Leff (1982, 1997) explains the decline experiences in the north-east in terms of Dutch disease. As coffee exports came to play a greater role in the foreign exchange market, the real exchange rate increasingly reflected the importance of that product, which had a negative impact on the less competitive regions, such as the north-east. It was neither possible to restructure the sugar industry very quickly, nor easy to promote large-scale inter-regional migration flows, although a large number of slaves did move from the north-east to the south-east. Throughout this period, the expansion of the coffee industry was not hindered by any increase in labor costs, since up to 1852 (end of the slave trade), wages were depressed by the presence of slave labor and later by subsidized immigration flows, particularly from Italy (Leff 1997:5). This strengthened the existing pattern in Brazil: an export sector that generated high levels of earnings alongside a large sector that catered to the domestic market and a large subsistence economy, both with very low levels of productivity, with the outcome being low per capita income levels but a high export coefficient relative to the other Latin American economies.

Exports remained low, and the domestic economy was depressed. The only segment that expanded was the subsistence economy. Resources (land, slaves, and transport animals) made idle by the decline of the export economy were absorbed into mostly self-consumption activities.

== American–Brazilian economic relations (1870–1930) ==

In 1870 Brazil's trade with America was valued at about 31 million dollars while the combined trade of all the South American countries was valued at about $29 million. Brazil was a significant producer of coffee and because of this the United States imported about four times as much as it exported to Brazil. In 1885 Brazil was producing more than one half of the world's supply of coffee. Brazil's trade in 1890 was more than $71 million while that of Argentina and Uruguay was $14 million and $6 million respectively. Soon after 1896, the production of coffee started to surpass consumption and prices began to fall in Brazil. Brazil then stored their coffee instead of selling all of it, and when there was bad season of coffee production they would use what they had previously stored from the year before.

The Monroe Doctrine appeared to some South American states as a US attempt of preserving their control over that hemisphere. Brazil viewed this doctrine as a measure of protection against the interference of the US and from European nations. Brazil's first ambassador to the United States, Joaquim Nabuco, 1905–1910, was a partisan of the Monroe Doctrine. Brazil borrowed money from many nations but it was not until after World War One that it actually borrowed substantial amounts from the US. With the outbreak of the First World War, Brazil continued to share the most significant trade with America with a trade that was valued at $154 million.

▸ Supplied material:
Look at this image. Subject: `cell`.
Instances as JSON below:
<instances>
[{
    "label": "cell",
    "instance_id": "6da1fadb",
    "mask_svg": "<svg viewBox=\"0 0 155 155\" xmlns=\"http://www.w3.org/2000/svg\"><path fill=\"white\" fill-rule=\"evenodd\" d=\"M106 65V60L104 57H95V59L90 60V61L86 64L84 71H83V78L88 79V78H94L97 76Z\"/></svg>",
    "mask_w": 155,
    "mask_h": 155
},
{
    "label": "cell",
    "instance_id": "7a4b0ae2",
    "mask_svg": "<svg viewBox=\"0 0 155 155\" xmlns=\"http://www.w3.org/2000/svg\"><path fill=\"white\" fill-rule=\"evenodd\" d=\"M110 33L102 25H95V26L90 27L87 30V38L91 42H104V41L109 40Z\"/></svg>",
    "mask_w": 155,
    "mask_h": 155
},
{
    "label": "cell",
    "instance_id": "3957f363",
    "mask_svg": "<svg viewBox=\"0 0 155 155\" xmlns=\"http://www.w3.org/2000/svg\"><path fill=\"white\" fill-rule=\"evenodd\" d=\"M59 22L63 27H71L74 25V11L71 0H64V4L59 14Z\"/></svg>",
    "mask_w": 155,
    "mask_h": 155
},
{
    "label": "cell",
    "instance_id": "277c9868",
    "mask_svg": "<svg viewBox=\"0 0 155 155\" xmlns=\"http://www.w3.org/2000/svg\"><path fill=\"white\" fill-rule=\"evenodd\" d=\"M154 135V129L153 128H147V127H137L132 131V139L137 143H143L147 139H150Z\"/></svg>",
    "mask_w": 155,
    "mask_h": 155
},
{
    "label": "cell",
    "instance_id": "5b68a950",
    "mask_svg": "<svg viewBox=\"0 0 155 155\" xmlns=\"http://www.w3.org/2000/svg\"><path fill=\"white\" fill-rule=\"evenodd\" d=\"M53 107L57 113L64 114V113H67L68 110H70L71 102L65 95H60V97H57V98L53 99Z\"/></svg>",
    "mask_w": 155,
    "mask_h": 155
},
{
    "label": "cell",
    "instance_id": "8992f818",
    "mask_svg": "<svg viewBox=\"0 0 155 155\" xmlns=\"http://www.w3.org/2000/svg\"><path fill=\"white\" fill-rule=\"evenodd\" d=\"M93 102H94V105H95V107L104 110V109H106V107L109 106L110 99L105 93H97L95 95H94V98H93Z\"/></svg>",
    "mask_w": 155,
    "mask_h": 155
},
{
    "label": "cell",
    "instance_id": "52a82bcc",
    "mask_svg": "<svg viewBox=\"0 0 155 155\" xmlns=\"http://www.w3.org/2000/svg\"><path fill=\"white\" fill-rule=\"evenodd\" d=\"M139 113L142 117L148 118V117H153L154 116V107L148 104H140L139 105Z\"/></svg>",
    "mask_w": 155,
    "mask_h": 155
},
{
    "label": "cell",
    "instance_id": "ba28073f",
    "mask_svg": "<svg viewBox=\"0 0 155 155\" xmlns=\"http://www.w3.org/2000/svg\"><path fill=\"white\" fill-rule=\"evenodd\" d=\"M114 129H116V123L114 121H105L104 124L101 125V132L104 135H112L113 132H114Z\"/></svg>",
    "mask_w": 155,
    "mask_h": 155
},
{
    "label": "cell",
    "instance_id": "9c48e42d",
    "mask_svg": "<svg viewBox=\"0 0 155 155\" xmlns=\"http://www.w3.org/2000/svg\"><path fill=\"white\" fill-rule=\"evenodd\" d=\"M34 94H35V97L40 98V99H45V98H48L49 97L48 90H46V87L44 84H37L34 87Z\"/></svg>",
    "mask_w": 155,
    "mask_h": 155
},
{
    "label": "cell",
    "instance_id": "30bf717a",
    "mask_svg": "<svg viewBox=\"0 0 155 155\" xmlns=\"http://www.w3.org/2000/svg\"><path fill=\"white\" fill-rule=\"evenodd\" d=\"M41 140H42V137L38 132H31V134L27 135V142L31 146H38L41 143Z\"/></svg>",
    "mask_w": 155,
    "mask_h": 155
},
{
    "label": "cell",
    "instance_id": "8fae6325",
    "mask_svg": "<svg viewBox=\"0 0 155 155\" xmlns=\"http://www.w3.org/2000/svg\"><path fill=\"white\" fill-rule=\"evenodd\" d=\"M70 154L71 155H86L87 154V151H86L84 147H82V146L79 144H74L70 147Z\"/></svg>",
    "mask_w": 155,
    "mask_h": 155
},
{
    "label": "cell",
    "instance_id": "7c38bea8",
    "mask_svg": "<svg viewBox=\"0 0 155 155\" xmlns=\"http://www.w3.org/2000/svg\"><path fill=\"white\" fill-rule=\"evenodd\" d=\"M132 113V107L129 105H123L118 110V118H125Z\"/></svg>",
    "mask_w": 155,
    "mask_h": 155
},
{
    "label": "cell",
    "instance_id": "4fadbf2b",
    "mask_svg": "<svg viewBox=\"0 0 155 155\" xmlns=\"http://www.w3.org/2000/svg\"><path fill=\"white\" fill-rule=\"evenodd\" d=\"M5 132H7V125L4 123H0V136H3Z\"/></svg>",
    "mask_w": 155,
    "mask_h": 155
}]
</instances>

▸ What to do:
**a)** Can you rewrite everything in the text on Brazil's economic history from "In 1870 Brazil's" down to "the year before.", renaming "coffee" as "rubber" wherever it occurs?
**b)** What are all the dollar amounts mentioned in the text on Brazil's economic history?

▸ Written responses:
**a)**
In 1870 Brazil's trade with America was valued at about 31 million dollars while the combined trade of all the South American countries was valued at about $29 million. Brazil was a significant producer of rubber and because of this the United States imported about four times as much as it exported to Brazil. In 1885 Brazil was producing more than one half of the world's supply of rubber. Brazil's trade in 1890 was more than $71 million while that of Argentina and Uruguay was $14 million and $6 million respectively. Soon after 1896, the production of rubber started to surpass consumption and prices began to fall in Brazil. Brazil then stored their rubber instead of selling all of it, and when there was bad season of rubber production they would use what they had previously stored from the year before.

**b)**
- about $31 million
- about $29 million
- more than $71 million
- $14 million
- $6 million
- $154 million